Now, hopefully, things are settling down, and you can get to the business of lovin’ up this baby. Everyone leaves the room, andBreastfeeding baby, hunger cues you (or you and your partner) are now alone with this baby. Like all by yourself alone. And that little tiny, cute and squishy baby starts to wail. Ok, you tell yourself. I got this. I know what to do. You think I am going to put this little baby on my chest and it is going to immediately calm down, and then it is going to latch on to my breast and suck and be happy. And sometimes this happens! It did with my second son.

What Really Happens

But sometimes all of those people leave the room, and then you have a wailing baby. That does. not. stop wailing. Sometimes you have that baby on your chest, and you are doing everything that you read to do and watched videos about, and the nurse showed you how to do, and you still have a wailing baby who won’t for the life of you latch onto your breast. You are desperately trying to figure out what to do. You push the call button. You have your partner help you with trying to position this baby which all of a sudden seems like it grew ten flailing arms and legs. You cry because you have a gazillion hormones rushing through your body and this is nothing like you had planned it to be like. This is how it went with my first son.   My dear, dear first son. He nearly was the end of me those first nine years (he is now nine and a half).

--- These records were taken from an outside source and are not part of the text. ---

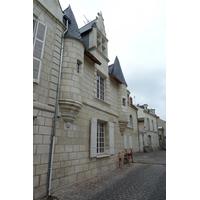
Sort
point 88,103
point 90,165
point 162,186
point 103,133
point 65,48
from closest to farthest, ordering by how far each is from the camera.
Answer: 1. point 162,186
2. point 65,48
3. point 90,165
4. point 88,103
5. point 103,133

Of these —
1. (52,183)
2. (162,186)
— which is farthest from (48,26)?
(162,186)

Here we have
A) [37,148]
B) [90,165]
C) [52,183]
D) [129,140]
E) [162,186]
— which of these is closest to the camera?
[37,148]

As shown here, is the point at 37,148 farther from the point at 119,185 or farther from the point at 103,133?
the point at 103,133

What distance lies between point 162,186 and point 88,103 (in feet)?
12.7

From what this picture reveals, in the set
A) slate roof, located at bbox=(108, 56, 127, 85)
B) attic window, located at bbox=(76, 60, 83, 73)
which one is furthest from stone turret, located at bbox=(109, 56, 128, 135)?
attic window, located at bbox=(76, 60, 83, 73)

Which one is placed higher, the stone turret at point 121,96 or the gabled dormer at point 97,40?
the gabled dormer at point 97,40

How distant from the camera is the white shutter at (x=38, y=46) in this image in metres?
3.74

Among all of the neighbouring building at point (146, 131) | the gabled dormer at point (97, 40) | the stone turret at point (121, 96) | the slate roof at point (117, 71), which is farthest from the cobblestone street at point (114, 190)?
the neighbouring building at point (146, 131)

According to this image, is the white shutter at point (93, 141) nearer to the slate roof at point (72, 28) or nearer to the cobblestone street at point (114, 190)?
the cobblestone street at point (114, 190)

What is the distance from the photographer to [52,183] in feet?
12.3

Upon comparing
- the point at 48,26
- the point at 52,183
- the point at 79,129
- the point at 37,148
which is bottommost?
the point at 52,183

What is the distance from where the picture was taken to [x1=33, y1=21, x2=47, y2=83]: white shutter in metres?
3.74

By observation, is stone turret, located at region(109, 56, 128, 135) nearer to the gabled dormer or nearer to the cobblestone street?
the gabled dormer

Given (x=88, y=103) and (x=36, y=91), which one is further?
(x=88, y=103)
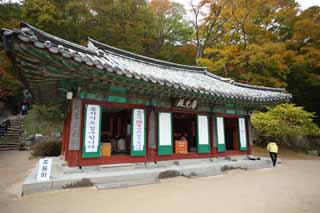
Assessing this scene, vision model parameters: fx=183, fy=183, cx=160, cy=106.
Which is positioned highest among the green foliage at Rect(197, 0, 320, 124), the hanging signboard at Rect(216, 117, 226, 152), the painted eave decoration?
the green foliage at Rect(197, 0, 320, 124)

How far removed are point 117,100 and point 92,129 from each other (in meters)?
1.14

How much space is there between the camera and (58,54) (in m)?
3.32

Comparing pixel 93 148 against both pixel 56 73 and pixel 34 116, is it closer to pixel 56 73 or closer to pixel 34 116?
pixel 56 73

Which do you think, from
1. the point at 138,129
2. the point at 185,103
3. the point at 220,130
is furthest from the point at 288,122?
the point at 138,129

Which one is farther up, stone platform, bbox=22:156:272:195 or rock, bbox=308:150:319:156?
stone platform, bbox=22:156:272:195

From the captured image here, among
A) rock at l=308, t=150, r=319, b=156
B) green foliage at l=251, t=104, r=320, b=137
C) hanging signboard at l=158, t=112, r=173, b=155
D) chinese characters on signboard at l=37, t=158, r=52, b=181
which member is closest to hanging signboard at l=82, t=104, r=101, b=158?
chinese characters on signboard at l=37, t=158, r=52, b=181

Now I am going to say that one of my beautiful offspring was pretty laid back and so I had a little time to read his hunger cues and get him latched on and avoid total meltdowns from all parties involved.

0-60 in .001 sec

And my other beautiful child seemed to give me about .001 seconds from his hunger cues to needing to be fed.

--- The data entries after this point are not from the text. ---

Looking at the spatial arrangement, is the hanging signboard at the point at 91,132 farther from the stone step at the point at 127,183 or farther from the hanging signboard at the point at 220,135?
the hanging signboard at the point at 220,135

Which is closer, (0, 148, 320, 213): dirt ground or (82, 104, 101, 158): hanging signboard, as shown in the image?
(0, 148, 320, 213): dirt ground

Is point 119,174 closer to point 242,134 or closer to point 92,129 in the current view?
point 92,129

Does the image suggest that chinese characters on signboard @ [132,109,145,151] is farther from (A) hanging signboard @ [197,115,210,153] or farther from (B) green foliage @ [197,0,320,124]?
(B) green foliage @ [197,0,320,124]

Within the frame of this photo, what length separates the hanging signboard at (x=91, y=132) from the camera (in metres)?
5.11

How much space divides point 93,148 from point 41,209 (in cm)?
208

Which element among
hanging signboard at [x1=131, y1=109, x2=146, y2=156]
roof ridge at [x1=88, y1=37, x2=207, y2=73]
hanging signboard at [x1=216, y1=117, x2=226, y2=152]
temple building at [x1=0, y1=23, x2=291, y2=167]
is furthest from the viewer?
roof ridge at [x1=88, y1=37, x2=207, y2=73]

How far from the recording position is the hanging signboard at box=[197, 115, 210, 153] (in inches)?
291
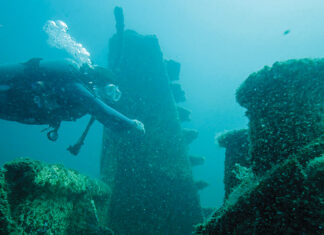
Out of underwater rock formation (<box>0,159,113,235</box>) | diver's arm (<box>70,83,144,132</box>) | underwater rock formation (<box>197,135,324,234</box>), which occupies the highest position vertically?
diver's arm (<box>70,83,144,132</box>)

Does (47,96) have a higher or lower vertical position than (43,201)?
higher

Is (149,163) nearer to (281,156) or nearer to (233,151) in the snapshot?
(233,151)

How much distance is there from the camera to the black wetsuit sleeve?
3988 mm

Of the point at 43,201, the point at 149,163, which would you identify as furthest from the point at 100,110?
the point at 149,163

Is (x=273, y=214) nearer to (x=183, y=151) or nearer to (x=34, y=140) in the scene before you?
(x=183, y=151)

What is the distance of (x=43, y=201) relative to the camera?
2.67 meters

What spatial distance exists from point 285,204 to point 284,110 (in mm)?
1217

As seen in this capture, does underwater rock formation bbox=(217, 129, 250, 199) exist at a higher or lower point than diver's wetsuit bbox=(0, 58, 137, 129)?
lower

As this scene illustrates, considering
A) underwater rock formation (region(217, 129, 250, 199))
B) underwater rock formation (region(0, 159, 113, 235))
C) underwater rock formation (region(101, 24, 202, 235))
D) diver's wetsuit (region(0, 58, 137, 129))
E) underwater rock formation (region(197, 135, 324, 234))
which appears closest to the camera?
underwater rock formation (region(197, 135, 324, 234))

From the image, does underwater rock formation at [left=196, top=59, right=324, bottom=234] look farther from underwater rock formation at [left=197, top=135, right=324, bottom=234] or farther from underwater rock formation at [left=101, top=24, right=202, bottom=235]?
underwater rock formation at [left=101, top=24, right=202, bottom=235]

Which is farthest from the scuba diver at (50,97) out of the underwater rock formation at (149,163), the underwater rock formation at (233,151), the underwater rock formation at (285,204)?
the underwater rock formation at (285,204)

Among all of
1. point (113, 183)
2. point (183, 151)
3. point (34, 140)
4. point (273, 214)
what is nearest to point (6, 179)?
point (273, 214)

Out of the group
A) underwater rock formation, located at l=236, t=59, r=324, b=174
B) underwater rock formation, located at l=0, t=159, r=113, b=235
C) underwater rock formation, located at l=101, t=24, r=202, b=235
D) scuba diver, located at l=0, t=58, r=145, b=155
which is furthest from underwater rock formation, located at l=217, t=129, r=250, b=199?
underwater rock formation, located at l=101, t=24, r=202, b=235

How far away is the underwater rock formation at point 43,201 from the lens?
225 cm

I am not sure I have much advice if you have a child that goes from 0-60 in .001 seconds. Except to stay calm. I wasn’t very good at that. Honestly, I am still not very good at that.

Luckily, if you have a baby that gives you cues with enough time that you can settle in to feed her, then you can likely avoid a total meltdown, at least some of the time. And if you have a baby who is more than about 6 hours old, you know that it is much easier to feed a calm baby than a screaming one.

How Often Should Your Baby Eat?

First of all, if at all possible, get out of your head the idea that your baby needs to eat (or you need to feed) your baby every two hours. If you are a type A personality, like me, you will believe this like it is law and come hell or high water you will feed that baby every two hours. Or you might have fed that baby 30 min ago and then not feed it again for another hour and a half because the baby eats every two hours, dammit. This is not the best schedule to feed your baby. At least not at first.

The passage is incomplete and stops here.